### EXTRAIT CHOISI
┌──

Contrairement aux plantes et aux animaux, la diversité des communautés fongiques des sols est plus grande en altitude, comme l'indique une collaboration entre l'UNIL, l'Institut universitaire romand de santé au travail et la plateforme Vital-IT.
Jusqu'ici, nos connaissances sur la distribution géographique et les exigences écologiques des micro-organismes des sols restaient limitées, et cela particulièrement pour les champignons. Une question non résolue était notamment de savoir si ceux-ci montraient des préférences écologiques marquées ou si au contraire la plupart des espèces pouvaient s'observer un peu partout. Une vaste étude qui vient d'être publiée dans le journal Molecular Ecology par une équipe mixte de l'UNIL montre que ces micro-organismes, invisibles à l'oeil nu, sont bien soumis à un fort déterminisme environnemental. Comme le résume le biologiste Antoine Guisan: «Les champignons aussi ont une niche écologique».
Par ailleurs, sur les 205 sites non forestiers explorés dans les Alpes vaudoises - allant du plateau aux plus hautes altitudes - les chercheurs ont observé que les diversités taxonomiques (nombre de familles, de genres ou d'espèces diverses) et phylogénétiques (degré d'affiliation de ces différentes unités taxonomiques) sont plus élevées dans les milieux froids et humides de haute altitude.
Cette étude résulte d'une collaboration étroite entre quatre entités: deux instituts de l'UNIL - le DEE à la Faculté de biologie et de médecine et l'IDYST à la Faculté des géosciences et de l'environnement - l'Institut universitaire romand de santé au travail (IST) et la plateforme Vital-IT de l'Institut suisse de bioinformatique (SIB) située à l'UNIL.
Un travail en quatre étapes
L'étude a nécessité quatre étapes. La première, réalisée par le groupe d'Antoine Guisan (DEE-IDYST), a permis de récolter sur 205 sites différents des échantillons de sols acheminés le jour même à l'UNIL. La deuxième étape, réalisée par Hélène Niculita-Hirzel (IST), a consisté dans l'extraction de l'ADN à partir de ces échantillons et la génération de millions de séquences propres à divers organismes fongiques (principe du 'barecoding'). La troisième étape, effectuée par Marco Pagni et ses collègues de Vital-IT au SIB, en collaboration avec Jérôme Goudet (DEE-SIB), a permis de générer des clusters de séquences similaires (Operational Taxonomic Unit, OTU) et de les assigner à un taxon fongique. Ainsi, des caractéristiques biologiques et écologiques ont pu être associées à la plupart des OTUs, opération réalisée par Ian Sanders (DEE). Enfin, la dernière étape, effectuée par Loïc Pellissier et Antoine Guisan, en collaboration avec Jérôme Goudet, a permis d'étudier les préférences environnementales de ces OTUs sur un gradient de 2'000 m d'altitude à l'échelle de toute une région.
Les résultats ont montré qu'une plus grande richesse taxonomique prévaut en haute altitude et que celle-ci est également associée à une plus grande diversité phylogénétique, mais également que les différents facteurs environnementaux considérés conjointement dans l'étude (les sols, le climat et les végétaux associés), jouent un rôle important dans la structuration de ces communautés fongiques. Loin de se disperser au hasard, les champignons des sols dans les Alpes vaudoises sont donc les champions des hautes altitudes. Il sera maintenant intéressant de vérifier si les mêmes tendances sont observées dans d'autres régions du monde.

└──

### DONNÉES FOURNIES
┌──

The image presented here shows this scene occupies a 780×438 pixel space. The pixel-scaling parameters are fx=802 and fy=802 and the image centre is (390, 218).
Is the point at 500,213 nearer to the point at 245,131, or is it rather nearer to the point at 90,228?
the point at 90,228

└──

### CONSIGNE
Pouvez-vous recopier fidèlement le passage du texte sur les champignons des sols qui commence par «Contrairement aux plantes» et se termine par «la plateforme Vital-IT.» ?

### RÉPONSE
Contrairement aux plantes et aux animaux, la diversité des communautés fongiques des sols est plus grande en altitude, comme l'indique une collaboration entre l'UNIL, l'Institut universitaire romand de santé au travail et la plateforme Vital-IT.